Watch: Larry Householder hold press conference to introduce House Bill 6 in 2019

Two years later, FirstEnergy signed a deferred prosecution agreement with a $230 million fine, admitting to bribing public officials in exchange for legislative and regulatory benefits.

House Bill 6 passed in 2019, with the support of 58 Republicans and 12 Democrats in the House and Senate.

Attempt to repeal HB 6  

An effort to get voters to repeal the bill was blocked with a multi-million dollar campaign of counter petitions, payoffs and threats to signature gatherers, and TV ads and mailers – all allegedly funded by Generation Now and other dark money organizations.

Matt Borges will also be on trial.

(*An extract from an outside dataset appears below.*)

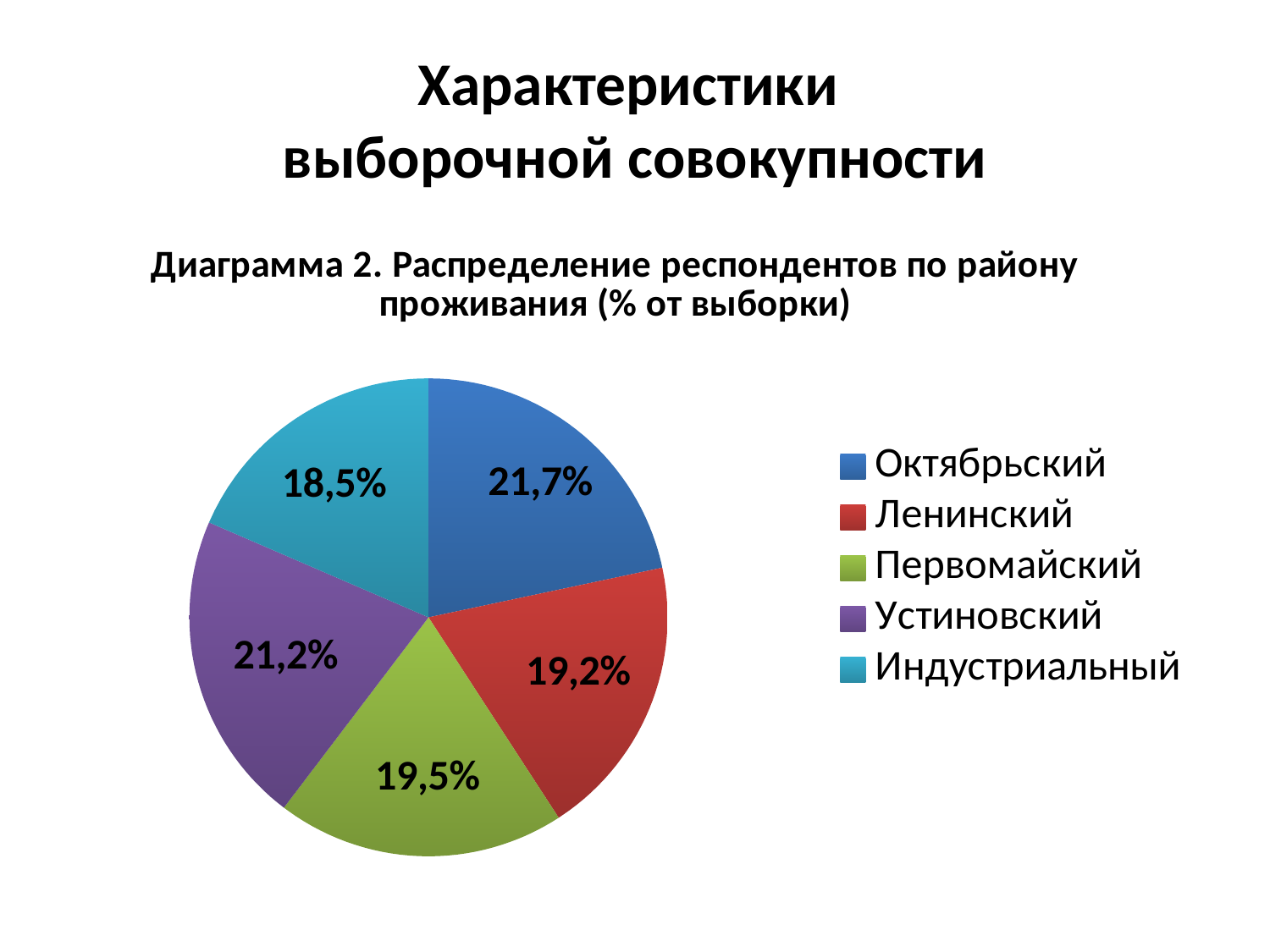
What share of respondents live in the Октябрьский district? 21,7% Which has a larger share of respondents, Ленинский or Первомайский? Первомайский Which district has the largest share of respondents? Октябрьский What share of respondents live in the Индустриальный district? 18,5% How many districts are shown in the pie chart? 5 What colour is the slice for the Устиновский district? Purple Which district has the smallest share of respondents? Индустриальный What share of respondents live in the Ленинский district? 19,2% What type of chart is shown on the slide? Pie chart What share of respondents live in the Первомайский district? 19,5% What is the difference in percentage points between the Октябрьский and Индустриальный shares? 3,2 What share of respondents live in the Устиновский district? 21,2%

He’s the former Ohio Republican Party chair and former FirstEnergy lobbyist. Borges allegedly offered to pay off a consultant who was working on the effort to repeal HB6.

Borges has repeatedly said he did nothing wrong.

“Innocent people fight, guilty people try to make a deal,” Borges said on The State of Ohio in August 2021. “The lesson I want to teach my daughter when this is all said and done is when you’re accused of something you didn’t do, you fight, and you prove that you didn’t do these things.”

Stage is set for trial 

Two other co-defendants, Householder’s strategist Longstreth and FirstEnergy lobbyist Juan Cespedes, have agreed to plea deals. Neil Clark, a prominent lobbyist who was close to Householder, was also charged, but died by suicide in March 2021. The organizers of Generation Now have also admitted guilt.

Other high-profile leaders have been subpoenaed for the potential to testify, including Attorney General Dave Yost (R-Ohio). Court documents show there are two potential witnesses who have been granted immunity.

Their identities were not revealed in the filings.

Judge Timothy Black of the U.S. District Court for the Southern District of Ohio has said the policy and merits of HB 6 will not be considered during the trial.

But Householder’s defense is expected to make the case that HB 6 was emblematic of most policymaking in Ohio, where business back the candidates they believe will support the bills they want passed.